» **SELECTED EXCERPT**
- - -
(In The Long Term View, "Legacies of Vietnam" issue, Volume 5,
Number 1)
In a recent diatribe, Adam Garfinkle, author of a critical book on the Vietnam-era Peace Movement (Telltale Hearts, 1995) unleashed a verbal blitzkrieg against the antiwar movement of the 1960s. The protests, he contends, actually "lengthened the war and . . . more people were killed on account of them." Why is that so? Garfinkle tells us, or at least tries: "the obscenity, illegality, and raging anti-patriotism of the antiwar protestors made them the most hated group in America during the late 1960s and early 1970s." The movement provoked a backlash, Garfinkle assures us, that provoked a militant black power movement, gave George Wallace the credibility to become a mainstream candidate, prevented Hubert Humphrey from being elected in 1968, and actually elected Richard Nixon to the White House twice. Do Mulder and Scully know about all this?
I wish we could give Garfinkle's ideas the summary dismissal they so richly deserve, but, alas, there are others who feel likewise, and they hold political office, have radio programs, and "teach" young students their own sordid versions of this history. These conservative and reactionary revisionists, by focusing on the movement against the war and holding it responsible for the horrors of Vietnam, offer an ahistorical and chauvinistic, not to mention amoral, view of the whole period. They ignore the context of Vietnam, in which the United States, as it did so often in the Cold War era, violently intervened against a nationalist-Socialist movement that had the temerity to question Washington's hegemony. Their work absolves the American leaders, from Roosevelt to Nixon, who made the critical decisions to deny self-determination to the Vietnamese and stole independence and unification from them in 1946 and 1954, who created a fictive puppet state in 1956, who waged a destructive war against the people of Indochina, who lied to the American people, who usurped power in the name of national security, who rejected democracy at home and abroad, and instead blames protestors for the death and mayhem. These revisionists also assume that the war was noble and somehow could have succeeded (Garfinkle would have done well to look at my book Masters of War, which demonstrates just how deeply reluctant and opposed to involvement in Vietnam most military leaders were in the 1950s and 1960s, and points out the unwinnability of the war there). They present--no surprise here--a monolithic view of the movement against the war that makes no distinction between the Weathermen, Joan Baez, Gold Star Mothers, Senators Frank Church or John Stennis, General Matthew Ridgway, the Berrigans, housewives, ministers or soldiers; all, we are told, were engaged in actions that were obscene, illegal and anti-patriotic. In the end, though, Garfinkle's views consist precisely of the words he uses to deride the movement–ego and pure wind. It is not history.
The Peace Movement of the 1960s constituted the largest mass people's movement in U.S. history. It cut across lines of class, race, sex, religion, and other social characteristics. It forced the American people to confront, morally and practically, their government's role in the world and specifically its behavior in Vietnam. It offered a systemic analysis of the antidemocratic nature of American politics and economy based on the concept of corporate liberalism, an outlook that helped shake the foundations of the system in 1968 and after. The Movement led to demands for accountability from political leaders and a general distrust of authority, calls for popular empowerment and participatory democracy. It forced the media to report more truthfully and critically about an American war than it ever had before. It changed the American political landscape, providing the space for figures such as Senators Frank Church and George McGovern, or Bobby Kennedy and Martin Luther King, to speak out against the war. It gave rise to larger oppositional forces that would create a counterculture since, young people in the 1960s reasoned, the individuals and the system which unleashed war in Vietnam could probably not be trusted to tend to society at home. And, most importantly for my purposes here, it has provided millions of activists with a legacy and a model for protests that has fueled social movements over the past three decades. The movement against the Vietnam War should be celebrated and emulated. Say it loud: I marched and I'm proud!
- - -
» **TASKS TO COMPLETE**
1. In the essay on the Vietnam antiwar movement, what is the title of the author's book that shows how reluctant most military leaders were about involvement in Vietnam?
2. Pull from the essay on the Vietnam antiwar movement the passage starting with "In a recent" and going on through "about all this?".

» **COLLECTED DATA**
- - -
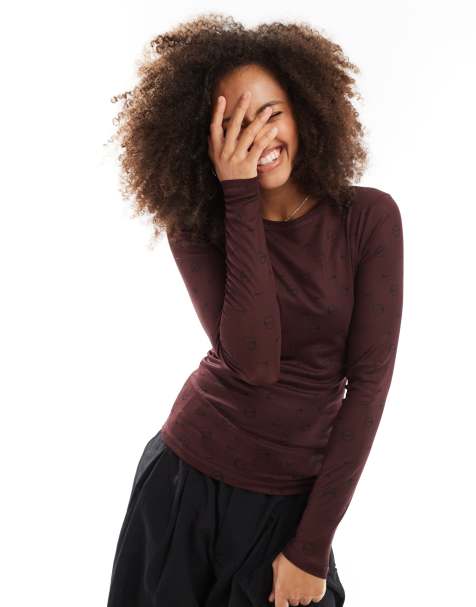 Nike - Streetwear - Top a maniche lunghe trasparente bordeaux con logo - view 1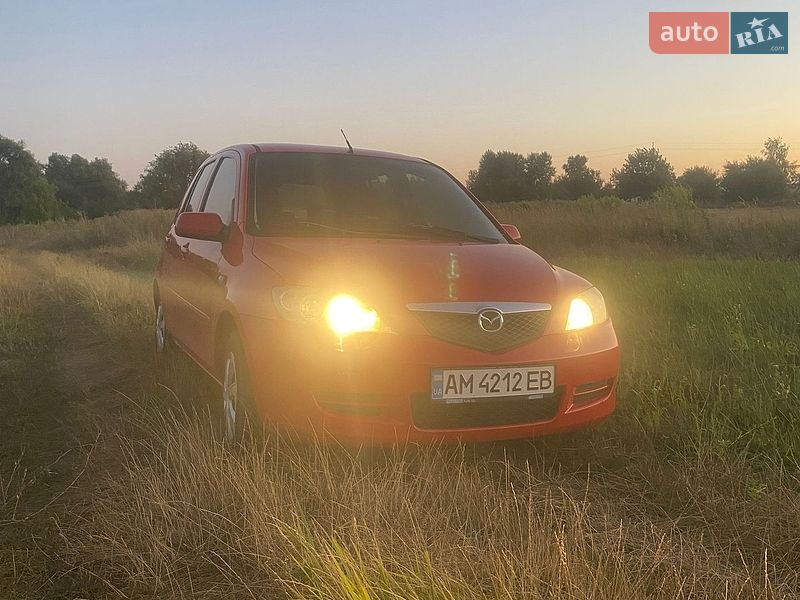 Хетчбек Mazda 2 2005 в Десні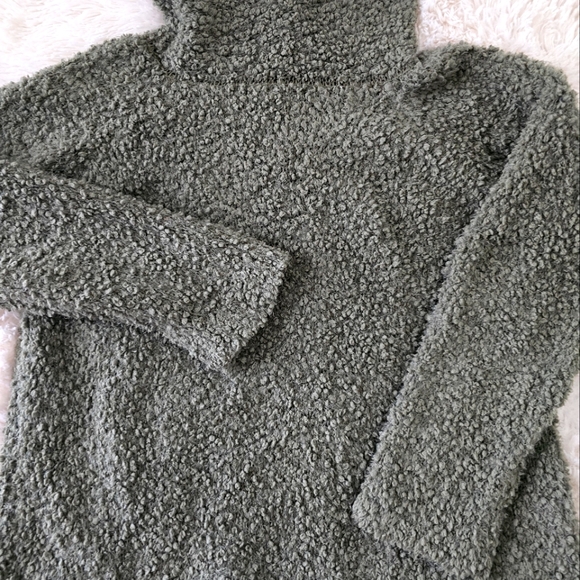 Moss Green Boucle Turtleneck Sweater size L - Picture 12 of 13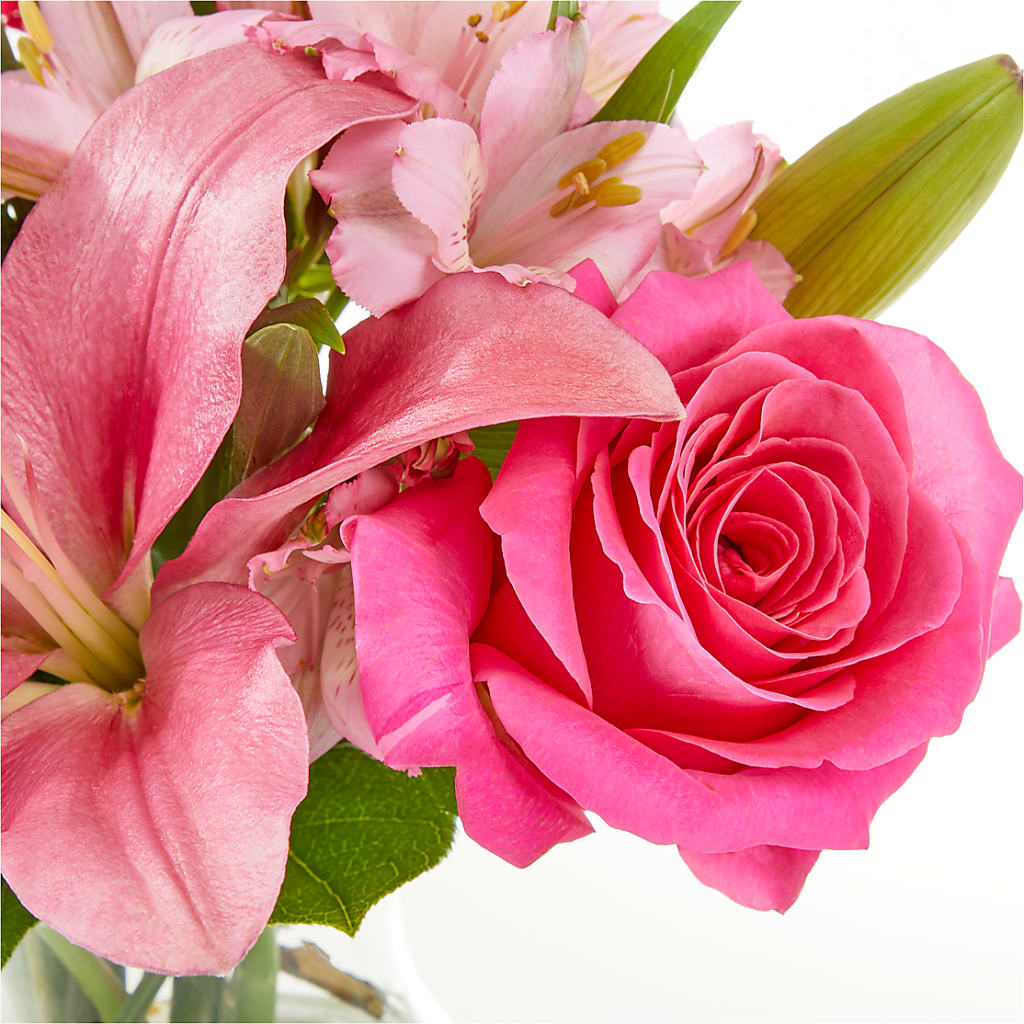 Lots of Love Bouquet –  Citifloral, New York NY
- - -
» **RESULTS BY TASK**
1. Masters of War

2.
In a recent diatribe, Adam Garfinkle, author of a critical book on the Vietnam-era Peace Movement (Telltale Hearts, 1995) unleashed a verbal blitzkrieg against the antiwar movement of the 1960s. The protests, he contends, actually "lengthened the war and . . . more people were killed on account of them." Why is that so? Garfinkle tells us, or at least tries: "the obscenity, illegality, and raging anti-patriotism of the antiwar protestors made them the most hated group in America during the late 1960s and early 1970s." The movement provoked a backlash, Garfinkle assures us, that provoked a militant black power movement, gave George Wallace the credibility to become a mainstream candidate, prevented Hubert Humphrey from being elected in 1968, and actually elected Richard Nixon to the White House twice. Do Mulder and Scully know about all this?